One of those is En Hanse, set to cut back to sprints after finishing behind Fast And Accurate in the Spiral Stakes. A crack at the Woody Stephens Stakes is in his breeder's mind for down the line. Another colt, yearling purchase Han Sense, is Grade 2-placed in Canada while Hansenation was recently stakes-placed in Ohio. Lady Hansen was also stakes-placed last year.
"His progeny are doing well," says Hansen. "The comments were that they were a nice group all the way through - his first two-year-olds were averaging over $100,000 last year before the OBS June Sale came around.
"Obviously it's an uphill battle but I tried to put him in the best position. Mike Maker told me last year that he thought Lady Hansen was the best two-year-old filly he had ever seen. She is about to return to training and we're excited about her."
In a further effort to support the stallion, Hansen gained a license last year to race in Korea. However, those plans have been put on hold.
"I think I was the second American owner to get a license," he says. "I had dinner with the Korean delegates at Keeneland and I thought then that I would breed to the horse there and perhaps buy some at the sales. But then I saw what he was breeding over there and it broke my heart."
Dr Hansen backed the stallion in the sales ring, as well, and has been rewarded as breeder and/or owner of seven stakes performers. Fast And Accurate himself, bred by John Penn, was purchased as a two-year-old in Florida for $85,000.

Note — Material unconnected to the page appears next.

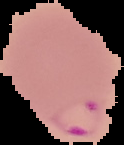

image size = 124×145 pixels
image type = segmented cell region with the area outside set to black
preparation = thin blood film
result = malaria parasites detected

"His win in the Spiral was my second best day in racing after Hansen's Breeders' Cup Juvenile," he says. "I thought maybe he would have a 20 per cent chance of winning but Mike did tell me a week before that he thought he would run very well."
Though he will not be attempting to dye Fast And Accurate's tail at Churchill Downs - the stewards rendered a similar stunt a literal washout when his sire was going for the Blue Grass Stakes, in an episode that became known as "Tail-gate" - fans will still have the chance to take home a Hansen toy: a small horse with a blue mane and tail.
"We had these toys produced - small horses that you can squeeze, like stress toys," he says. "The fans really liked the ones of Hansen. So I've just had another 1,000 toys produced for Fast And Accurate.
"I never thought I would get the chance to enjoy the Kentucky Derby a second time. Mike [Maker] reckons he's a top six or seven horse. He's been working very well at Churchill too - he just had the bullet work there.
"I'm just really excited. And if he runs well, I sure look forward to sitting down with MV Magnier to discuss bringing Hansen back."